Wait, what? A sensible looking Defy, are they nuts? Actually, no, as much as I like the crazy Defy watches from the mid naughties not everyone felt the same way about them. Most saw them as ugly and cheap designed by monkeys with no hands. I do have a little soft spot for the crazy Defy watches, though, I think they’re pretty neat. In these hard-nosed times though it’s trickier to make crazy watches like that and get away with selling a load as since the financial crisis of 2008 people don’t seem as willing to spend their money anymore
But, say what you like about this new design there’s no question that the current CEO Jean-Claude Biver is a great personality for such a company and the Defy El Primero 21 watch is a good way to really introduce him if you were living under a rock when the special edition watch for the Range Rover Velar was unveiled. There are still some quirky twists to these watches, my favourite being that skeleton dial that keeps the colours and layout that we know and love on the El Primero watches.

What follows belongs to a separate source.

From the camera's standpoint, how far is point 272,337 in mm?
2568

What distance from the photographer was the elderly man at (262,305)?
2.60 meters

There’s also the 1/100th second chronograph which, apart from being a little bonkers and pretty much pointless in today’s world, is still a really cool idea which isn’t put into many watches at the moment. How you properly use it is beyond me and would definitely require a hands-on, but the idea that your chronograph is mechanically superior to all those ‘normal’ Datographs and whatnot is still an intriguing one, with base prices at a smudge over $10,000 it’s a real bargain to boot.
The trick with the chronograph is an extremely high operating speed. 360,000 vph to be precise, or 50Hz. The thing is, like with the TAG Heuer Mikograph watch which also had this complication (and is also owned by LVMH), the power reserve of that chronograph is going to be very short, only 50 minutes. The speed is achieved by LVMH’s development of something called Carbon-Matrix Carbon Nanotube, which is a fancy way of saying carbon basically. Interestingly the speed that it runs at means it needs its own power reserve indicator to tell you. Either way, it’s still pretty cool isn’t it, and the automatic movement should ensure that it doesn’t take too long to become rewound again.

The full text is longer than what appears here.